Pela sua lógica, não devia haver dicionários, muito menos gramáticas.
E revisores de livros e de jornais e revistas, muito menos.
Talvez isso explique, em parte, o sucesso da nova literatura light.
Já percebi que também é muito light.
Não sabe o que perde em nunca ter lido Eça, Camilo, Ferreira de Castro, Aquilino Ribeiro ou José Cardoso Pires.
Eram pouco british e jamais escreveriam realizar em vez de compreender.
Se fossemos adoptar todos os anglicismo semânticos possíveis, passaríamos a falar a Língua dos hipotéticos Marcianos.
Mas o senhor jamais perceberá isso.

Anónimo disse...

@ Mamuel Silva

Não só sou anónimo como também sou não-politizado.
Como se calhar pensa que sou o que se chama escória humana, e também aqui apelidado pelo nosso "host" de "cobarde" por ser anónimo, devo ser um caso perdido.
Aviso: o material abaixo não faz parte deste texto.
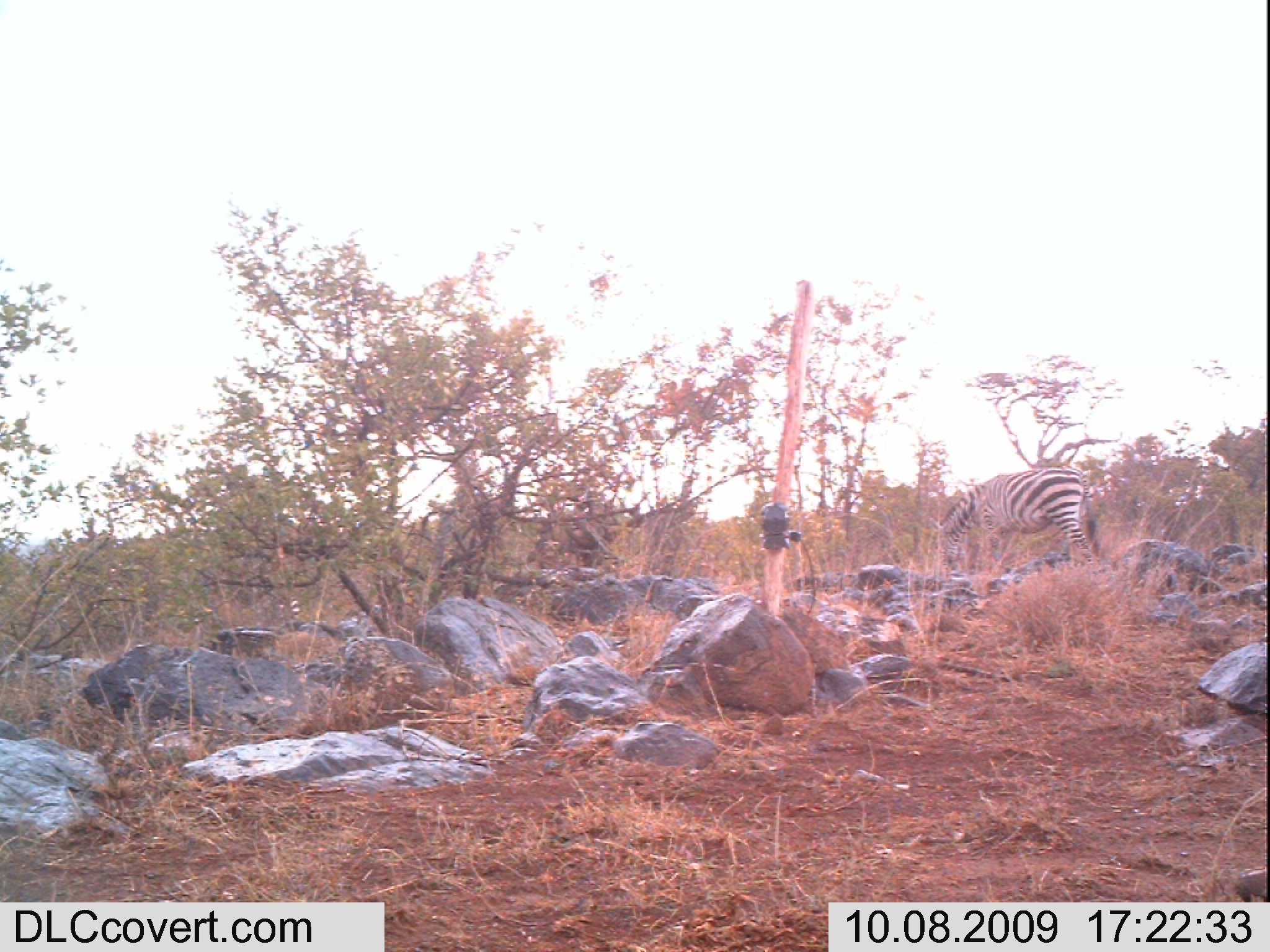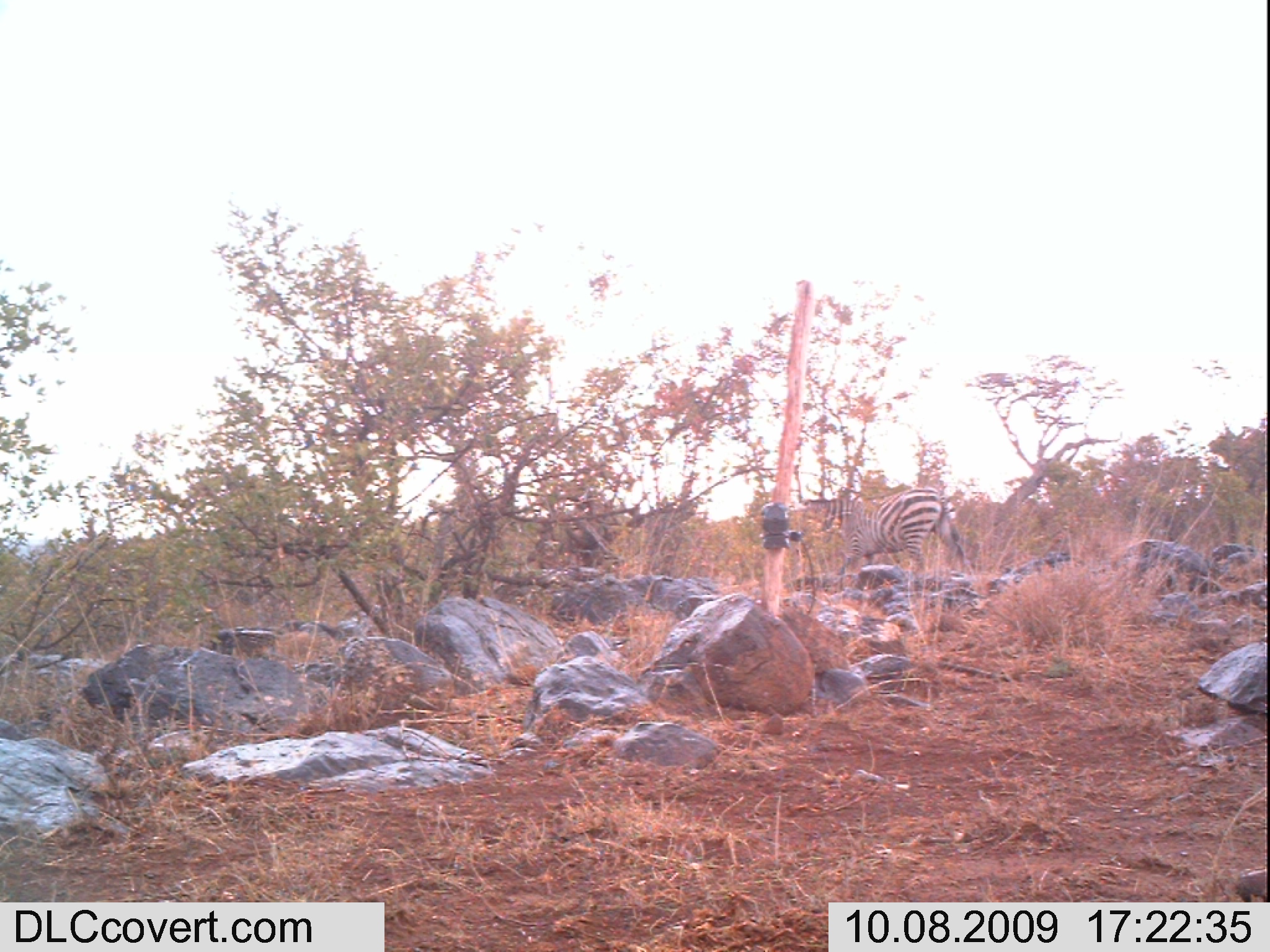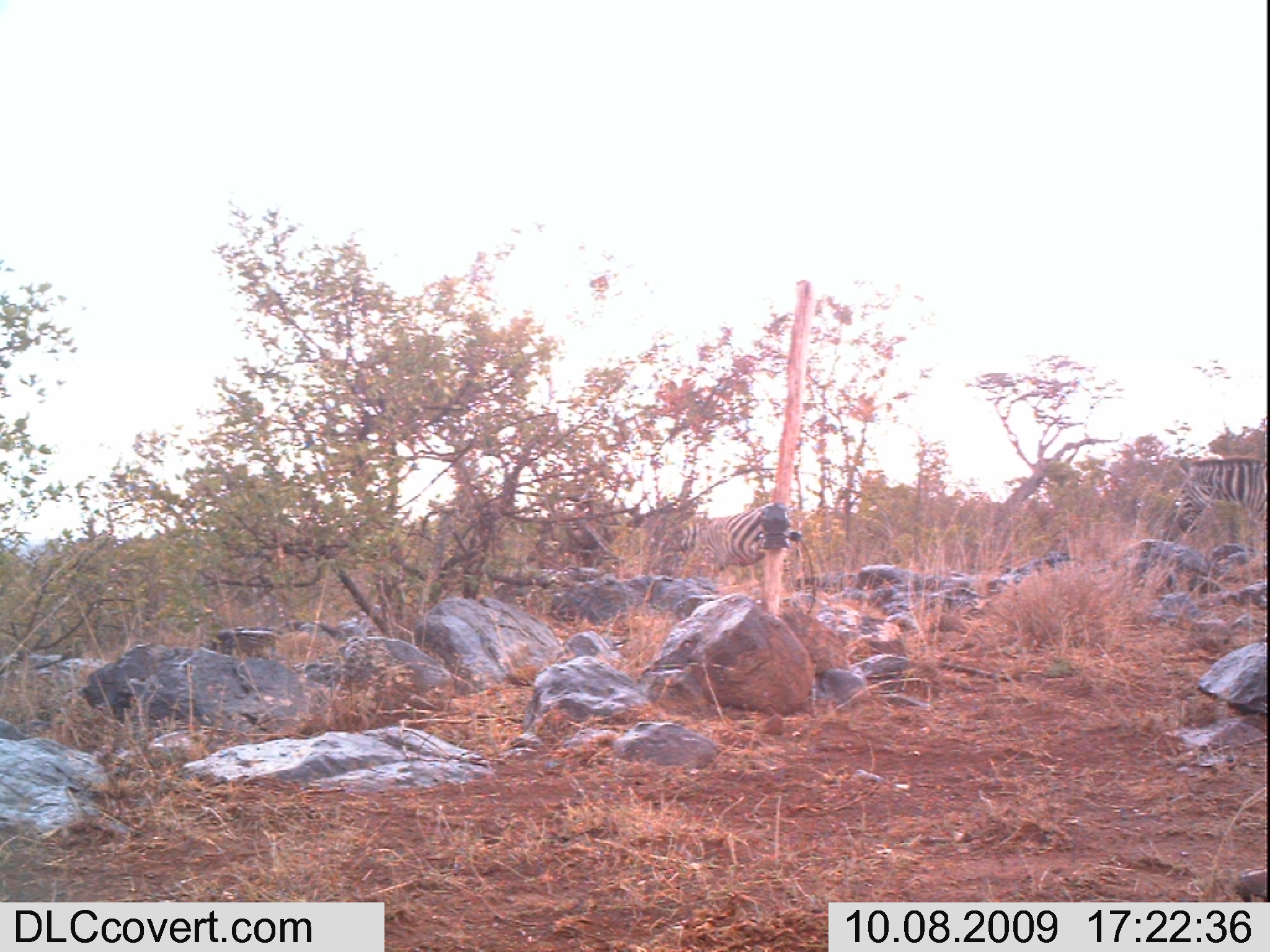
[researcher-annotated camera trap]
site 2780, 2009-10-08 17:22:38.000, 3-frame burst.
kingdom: Animalia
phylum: Chordata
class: Mammalia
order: Perissodactyla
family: Equidae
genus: Equus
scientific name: Equus quagga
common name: plains zebra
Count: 1.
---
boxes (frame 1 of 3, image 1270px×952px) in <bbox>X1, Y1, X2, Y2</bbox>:
equus quagga: <bbox>928, 467, 1097, 565</bbox>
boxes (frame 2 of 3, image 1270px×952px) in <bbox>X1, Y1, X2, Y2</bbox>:
equus quagga: <bbox>805, 488, 964, 574</bbox>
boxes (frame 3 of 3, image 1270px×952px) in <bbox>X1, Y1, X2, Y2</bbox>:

Não me queira arregimentar para eu aprender aquilo que o Sr. sabe.

Camilo é um drama constante, de tal forma que se matou.

Eça é uma graça, porque tanto dá uma no cravo e outra na ferradura para não perder o poleiro de Cônsul em Paris. Durante a sua carreira de Cônsul pouco escreveu sobre a sua actividade profissional: em Cuba por via do problema das migrações dos chineses e depois em Bristol e Newcastle devido às greves dos mineiros de carvão. E é tudo.
Os outros autores que apresenta são apenas representativos de uma escola, local, potuguesa de autores. Quais terão sido traduzidos para nos conhecerem melhor fora do país não sei, para além do Pessoa.

A sua "verve", violenta, interessa-me pouco.
Sem cumprimentos.

Anónimo disse...

@ Manuel Silva.

"Se fossemos adoptar todos os anglicismo semânticos possíveis, passaríamos a falar a Língua dos hipotéticos Marcianos."

Se comunica através da net [rede] tem de ter americanizado muito o seu léxico. Cuidado que isso não é a lingua de Shaskespear e é sim essa "Língua dos hipotéticos Marcianos".

Anónimo disse...

Ao Sr. Manuel Silva.
Ao escrever o seu comentário das 20:50 encontra-se o paragrafo abaixo copiado:
"É mais claro, mas talvez menos british, talvez."
Se tivesse reticências no final podia ser aceitavel para um estrangeirado como eu. Como não tem....
Nem cumprimentos leva.

Anónimo disse...

Ao reler o seu comentário das 20:50 não resisto em citá-lo em dois paragrafos seguidos:
"Talvez isso explique, em parte, o sucesso da nova literatura light.
Já percebi que também é muito light."

Numa primeira leitura parecia que me estava a elogiar pois "light" em inglês também pode ser luz.
Numa segunda leitura é que "realizei" que o que o sr. queria dizer era que eu era muito ligeiro de conhcimentos. Ou seja sem estrutura mental sofrivel.
Fico no entanto na espectativa de uma sua confirmação.

Ainda sem cumprimentos.

Anónimo disse...

@ Manuel Silva. 29 de agosto de 2018 às 20:50

Li há pouco o abstracto de um livro que dizia assim:

"Writers make mistakes, especially when writing quickly. Students make mistakes, even when writing slowly. Students writing quickly often make lots of mistakes, and they get unintentionally funny. Here are some of them.
In Germany, it appears there's a whole cult that collects these. In America, we largely have the popular British book Eats Shoots and Leaves by Lynne Truss. This collection follows both of those."

Muitas vezes são aquilo que pode dar graça a um texto.